Installations of solar panels in the United States have skyrocketed 69 percent in the second quarter from a year earlier, thanks largely to commercial and government projects, according to an industry trade group report released Tuesday. U.S. manufacturing is an entirely different story, where success is mixed and highly dependent on where the products are headed.
Not surprisingly, much of the media attention has centered on the report’s photovoltaic solar installation findings. Developers installed 314.3 megawatts of solar PV power in the second quarter, a 17 percent increase from the first quarter and a 69 percent rise from the same year-earlier period.
However, the analysis of the manufacturing sector is far more intriguing and offers a glimpse of where the domestic industry is headed. The report tells two interlaced manufacturing stories: one of export-oriented companies trying to adjust to new pressures, and another more positive tale of producers focused squarely on the U.S. market.
The health of U.S. PV manufacturers that serve the export markets were tested by rapidly falling prices and a marked slowdown in demand in solar leaders Germany and Italy that caused record levels of inventory. Some U.S. companies have cut back production levels, other less competitive producers canceled planned expansions or idled factories. A number of companies, including Solyndra and Evergreen Solar went out of business entirely.
Meanwhile, companies that make solar products in the U.S. and sell directly to the domestic market have fared much better. The U.S. solar market is the fastest growing market in the world, Rhone Resch, executive director of the Solar Energy Industries Association said in a teleconference Tuesday to discuss the industry report.
Foreign and domestic companies keen on tapping the U.S. market are increasingly building factories here. Resch made particular note of Chinese solar panel maker Suntech Power, which opened last year a 117,000-square-foot plant in Goodyear, Arizona. In May, the company added a third production shift.
The upshot? Domestic module production in the second quarter fell 11 percent from the last quarter as export-oriented companies experienced a slowdown, while steady growth was seen with producers more heavily weighted toward serving the U.S. market, the report said.
Here are a few other items from the report:
- Residential installations fell slightly from the first to the second quarter of 2011. Although the researchers say this isn’t indicative of a long-term pattern. Colorado, New Jersey, New York and Pennsylvania saw declines.
- Commercial and government installations grew 22 percent in the second quarter.

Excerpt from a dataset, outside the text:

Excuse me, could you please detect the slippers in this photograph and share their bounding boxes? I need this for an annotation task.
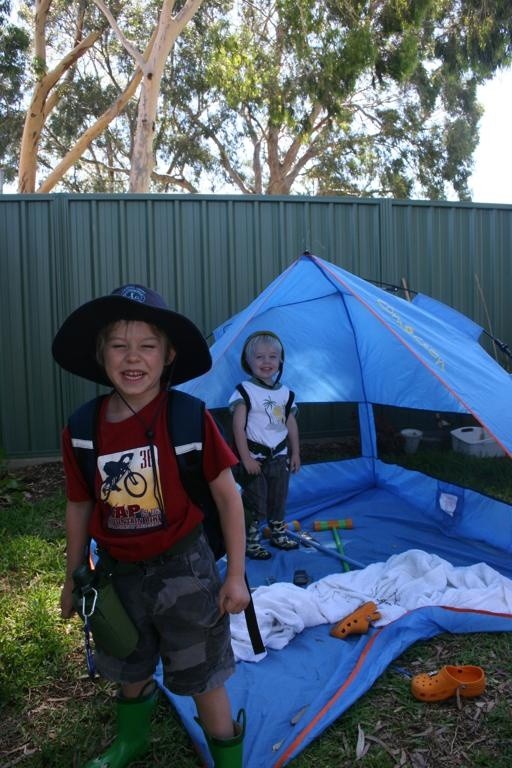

However, some markets including California and Colorado saw non-residential installs drop.
- Utility installation grew 37 percent to 50 megawatts in the second quarter.
- The dominant majority of modules produced in the U.S. in the second quarter were crystalline silicon (72%) and cadmium telluride (22%), CIGS (5%) and amorphous silicon (1%).
- Overall U.S. thin film production share stood at 27.5 percent and is expected to increase.